> **INSTRUCTIONS TO FOLLOW**
Recast the lines from the line with "From your inspection of" up to and including the line with "1.82 metres" as a Markdown table with the columns No. and Line. Number each line and leave out blank lines.

> **RECORD EXTRACTS**
══════════════════════════════
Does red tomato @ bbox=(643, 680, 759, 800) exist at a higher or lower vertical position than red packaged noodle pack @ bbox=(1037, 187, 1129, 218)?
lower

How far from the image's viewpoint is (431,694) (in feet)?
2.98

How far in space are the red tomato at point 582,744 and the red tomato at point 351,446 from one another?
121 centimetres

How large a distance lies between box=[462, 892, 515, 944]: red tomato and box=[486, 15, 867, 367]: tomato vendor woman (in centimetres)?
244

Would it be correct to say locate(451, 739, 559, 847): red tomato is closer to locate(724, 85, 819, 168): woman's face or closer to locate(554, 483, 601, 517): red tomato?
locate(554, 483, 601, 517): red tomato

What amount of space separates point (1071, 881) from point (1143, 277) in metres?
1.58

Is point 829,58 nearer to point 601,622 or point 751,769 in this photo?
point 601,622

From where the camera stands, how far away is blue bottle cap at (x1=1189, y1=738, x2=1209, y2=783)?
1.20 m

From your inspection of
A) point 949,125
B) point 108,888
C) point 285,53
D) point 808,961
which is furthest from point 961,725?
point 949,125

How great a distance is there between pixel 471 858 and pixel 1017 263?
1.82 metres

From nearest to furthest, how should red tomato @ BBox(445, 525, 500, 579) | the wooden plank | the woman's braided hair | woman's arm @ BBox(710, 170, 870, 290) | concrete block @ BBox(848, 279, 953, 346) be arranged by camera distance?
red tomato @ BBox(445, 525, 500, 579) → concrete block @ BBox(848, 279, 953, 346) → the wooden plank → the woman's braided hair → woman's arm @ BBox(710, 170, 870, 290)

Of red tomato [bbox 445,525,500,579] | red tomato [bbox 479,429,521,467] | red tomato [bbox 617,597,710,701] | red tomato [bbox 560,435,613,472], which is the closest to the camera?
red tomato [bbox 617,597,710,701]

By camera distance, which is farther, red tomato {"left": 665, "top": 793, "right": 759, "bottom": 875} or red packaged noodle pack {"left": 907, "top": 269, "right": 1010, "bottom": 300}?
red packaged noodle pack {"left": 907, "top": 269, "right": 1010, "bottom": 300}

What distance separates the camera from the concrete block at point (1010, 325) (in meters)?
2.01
══════════════════════════════
> **EXERCISE ANSWER**
| No. | Line |
|---|---|
| 1 | From your inspection of |
| 2 | A) point 949,125 |
| 3 | B) point 108,888 |
| 4 | C) point 285,53 |
| 5 | D) point 808,961 |
| 6 | which is furthest from point 961,725? |
| 7 | point 949,125 |
| 8 | How great a distance is there between pixel 471 858 and pixel 1017 263? |
| 9 | 1.82 metres |